INFORMATION SUPPLIED -
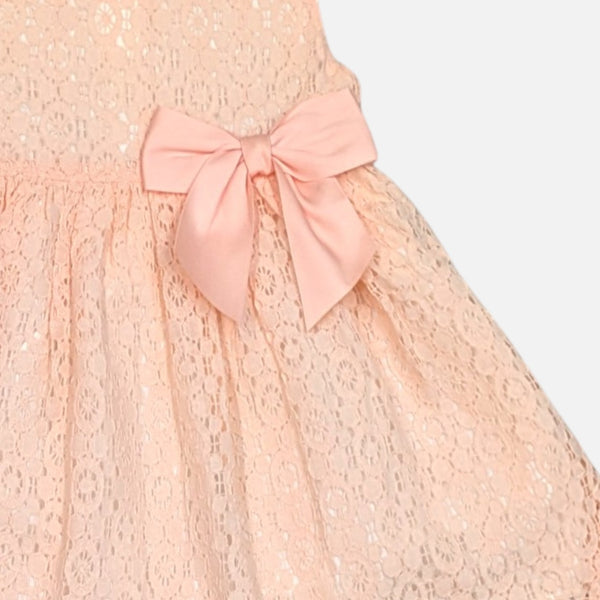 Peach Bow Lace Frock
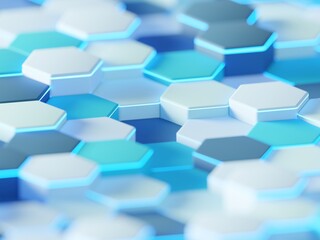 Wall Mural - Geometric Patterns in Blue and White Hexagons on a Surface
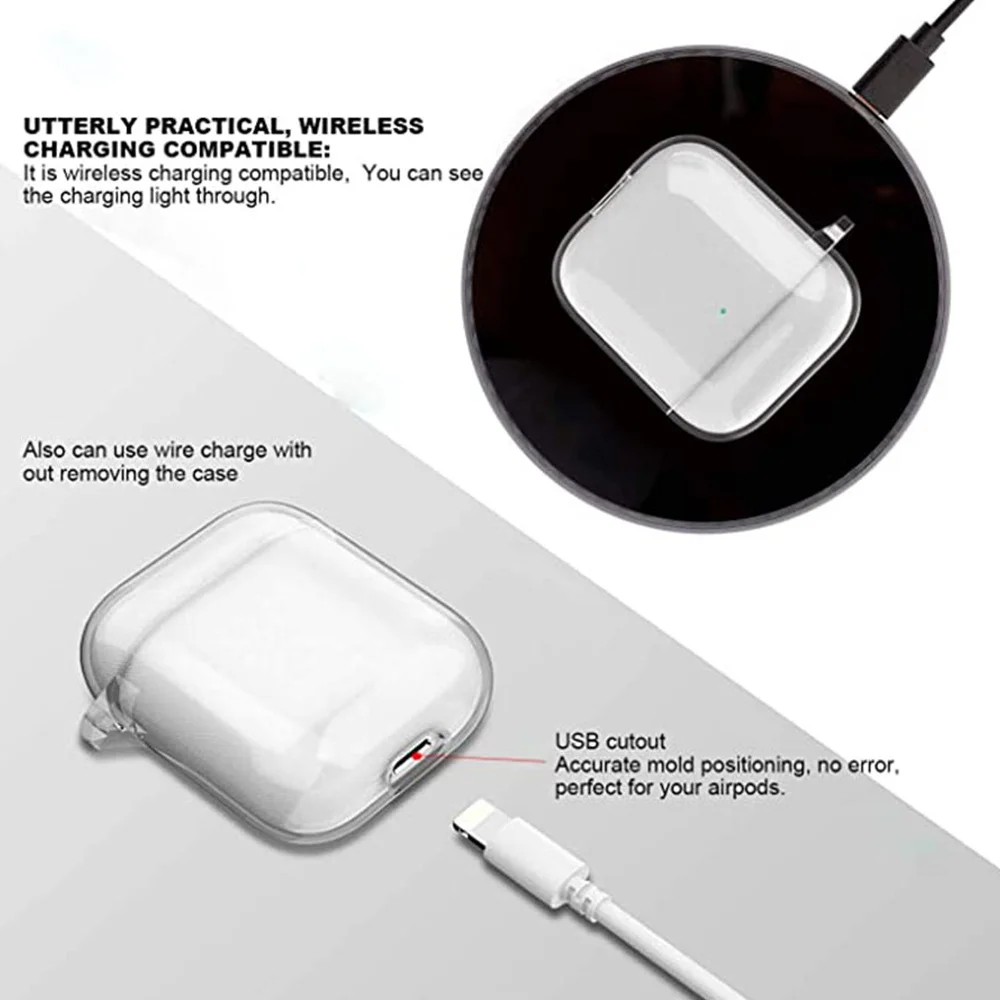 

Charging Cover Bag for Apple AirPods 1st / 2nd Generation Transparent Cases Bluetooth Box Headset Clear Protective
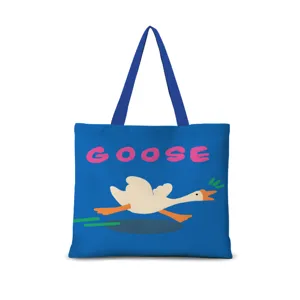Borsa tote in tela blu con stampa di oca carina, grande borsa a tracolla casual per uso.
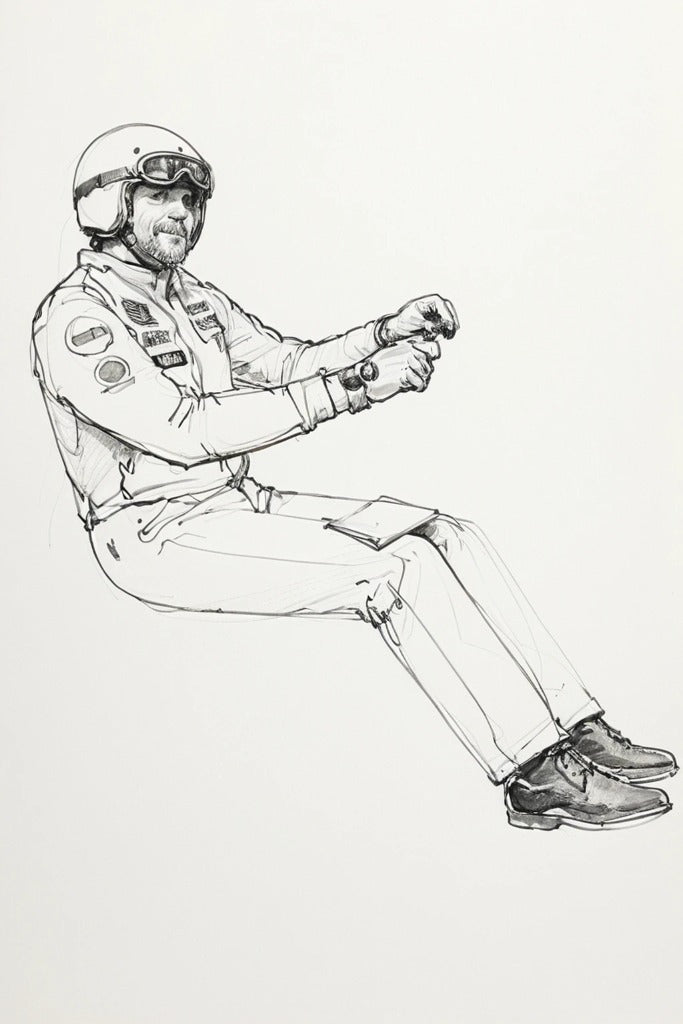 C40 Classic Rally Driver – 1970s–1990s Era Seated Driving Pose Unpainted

--

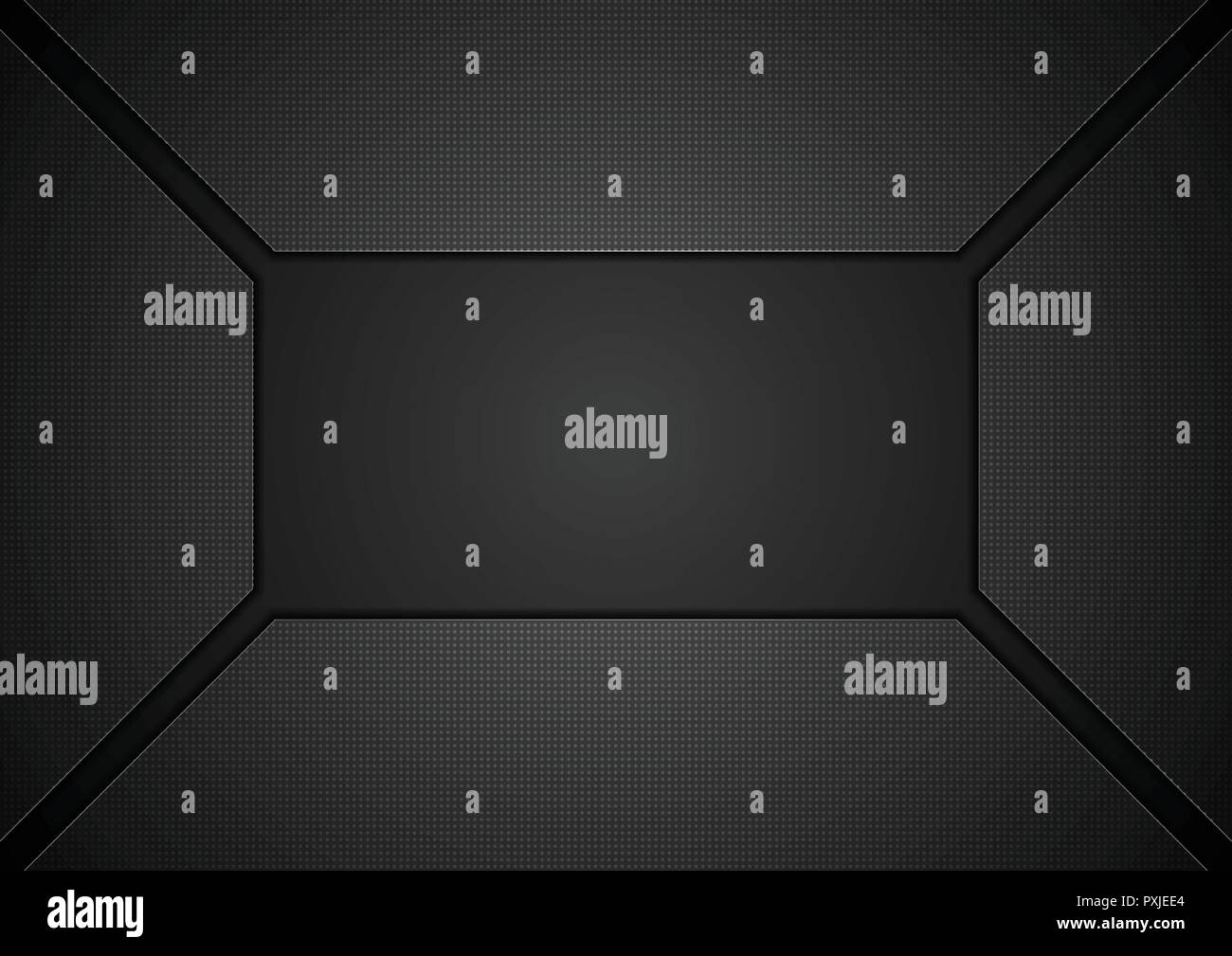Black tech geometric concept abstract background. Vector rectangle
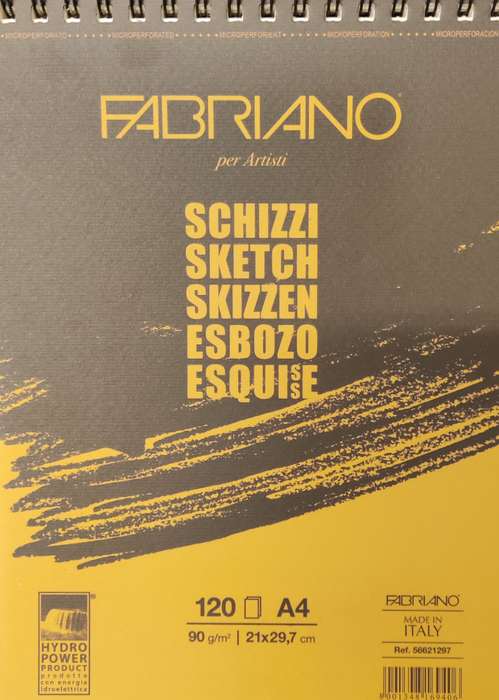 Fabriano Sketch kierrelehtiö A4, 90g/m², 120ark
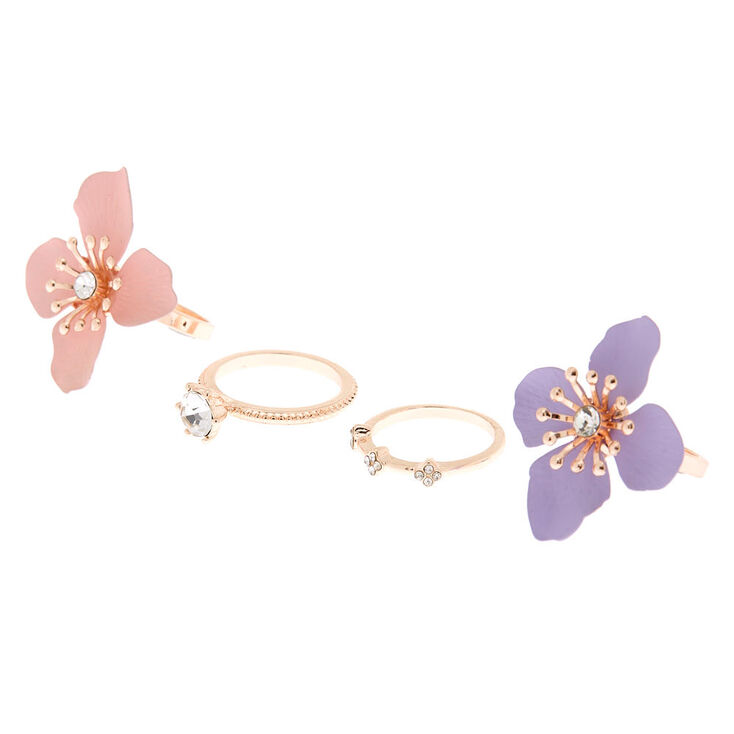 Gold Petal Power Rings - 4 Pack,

TASK STATEMENT - Only the lines starting at the one with "Fabriano Sketch kierrelehtiö" and ending at the one with "Gold Petal Power" should be printed, each exactly as it appears in the material above; the pictures are to be omitted.

ANSWER BELOW -
 Fabriano Sketch kierrelehtiö A4, 90g/m², 120ark
 Gold Petal Power Rings - 4 Pack,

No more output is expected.